## [What is being asked]
The lines to return are those from the line holding "Expandable Soft 8" through the last line of the entries below, both included, written exactly and without pictures.

Given entries section start

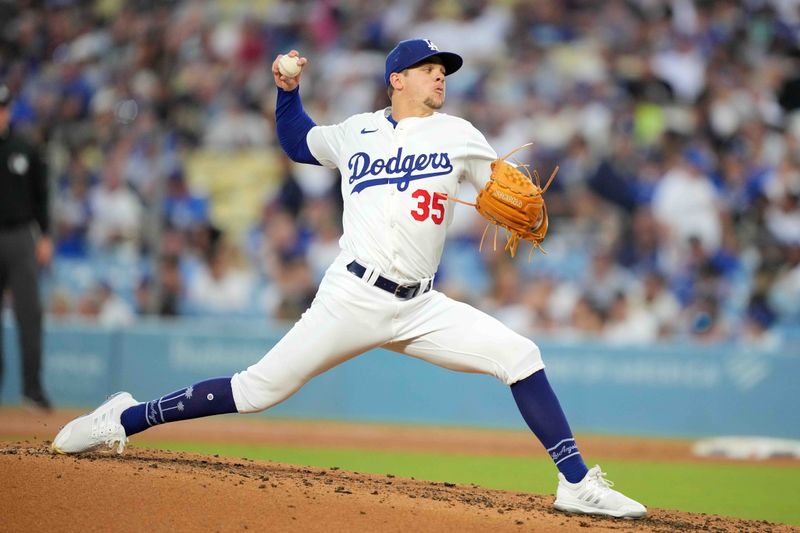 Jul 3, 2024; Los Angeles, California, USA; Los Angeles Dodgers starting pitcher Gavin Stone (35) throws in the second inning Arizona Diamondbacks at Dodger Stadium. Mandatory Credit: Kirby Lee-USA TODAY Sports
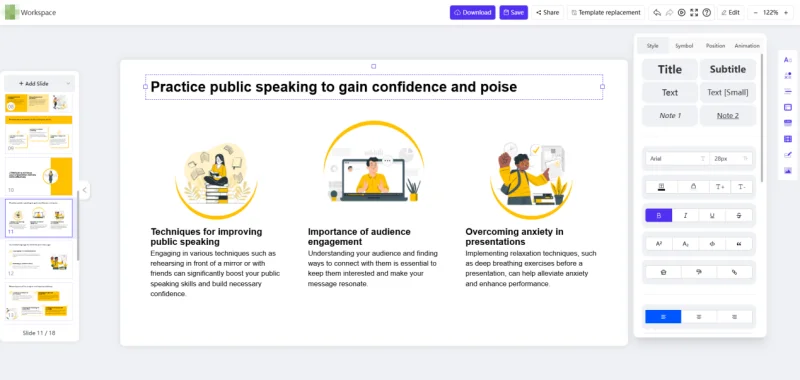 customizing presentation in workppt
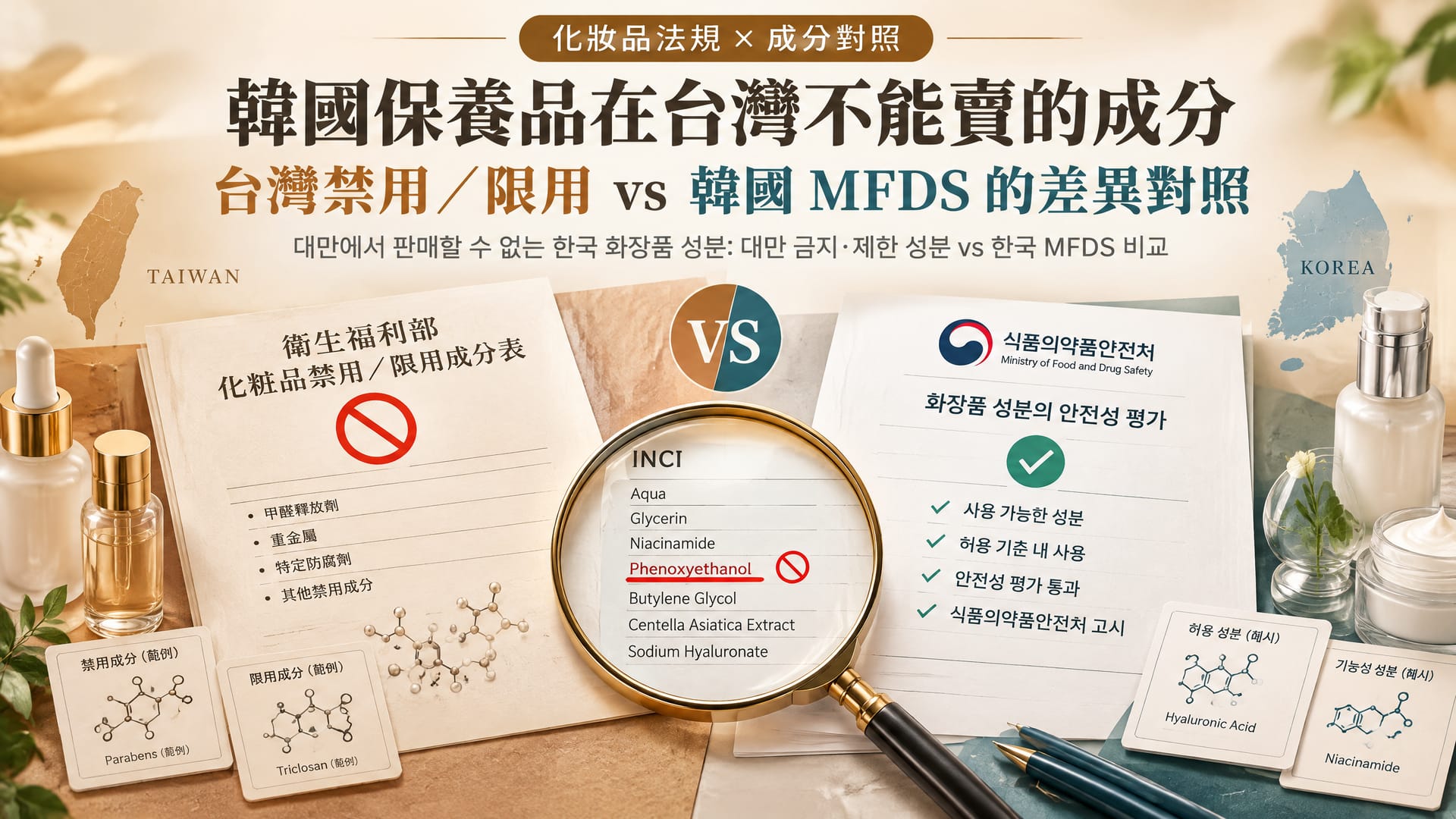 韓國保養品在台灣不能賣的成分：台灣禁用／限用 vs 韓國 MFDS 的差異對照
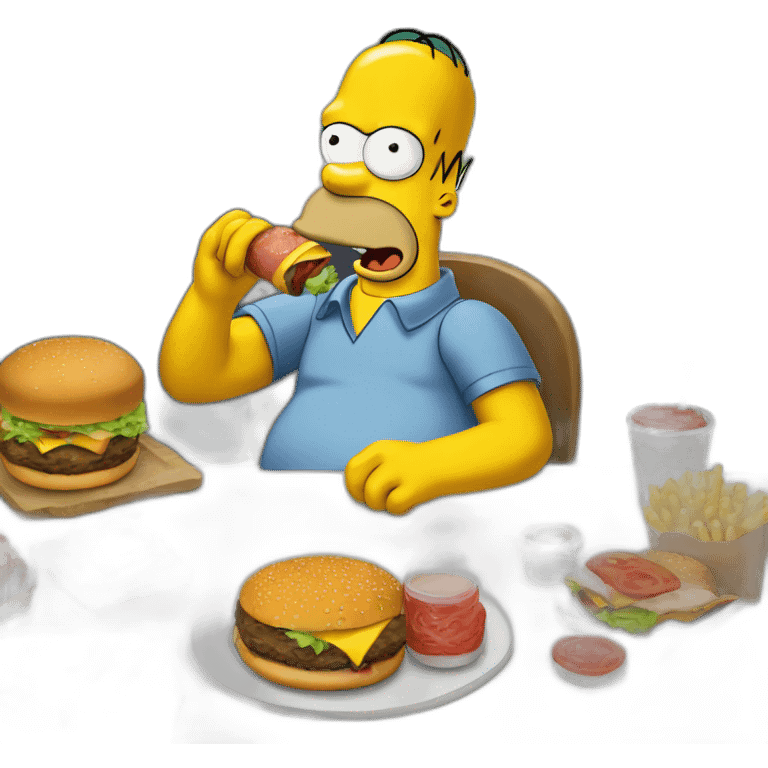 Homer Simpson eating hamburguer emoji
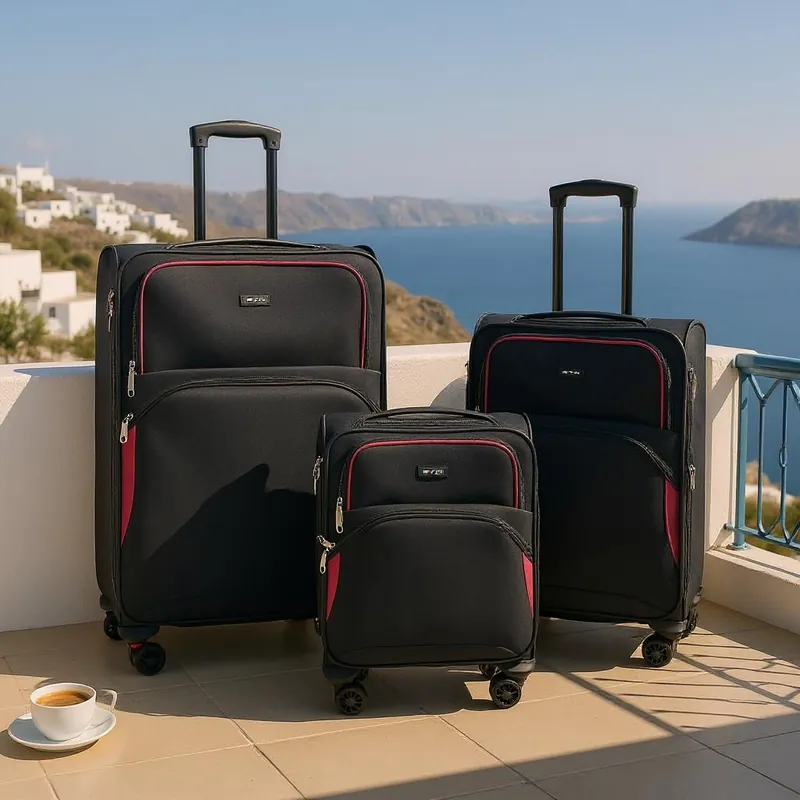 Expandable Soft 8 Wheel Lightweight Suitcase Luggage Travel Bags - Infinity Leather
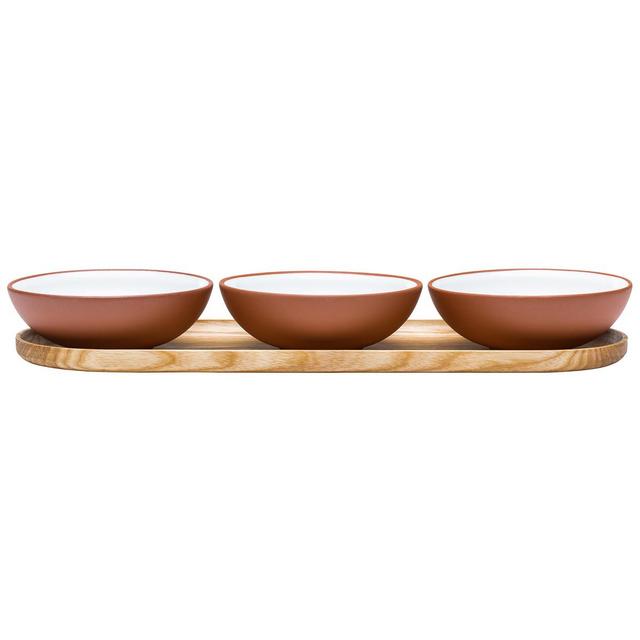 Earth bowl 0,2 L, set of 3 + tray, white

Given entries section end

## [Task result]
 Expandable Soft 8 Wheel Lightweight Suitcase Luggage Travel Bags - Infinity Leather
 Earth bowl 0,2 L, set of 3 + tray, white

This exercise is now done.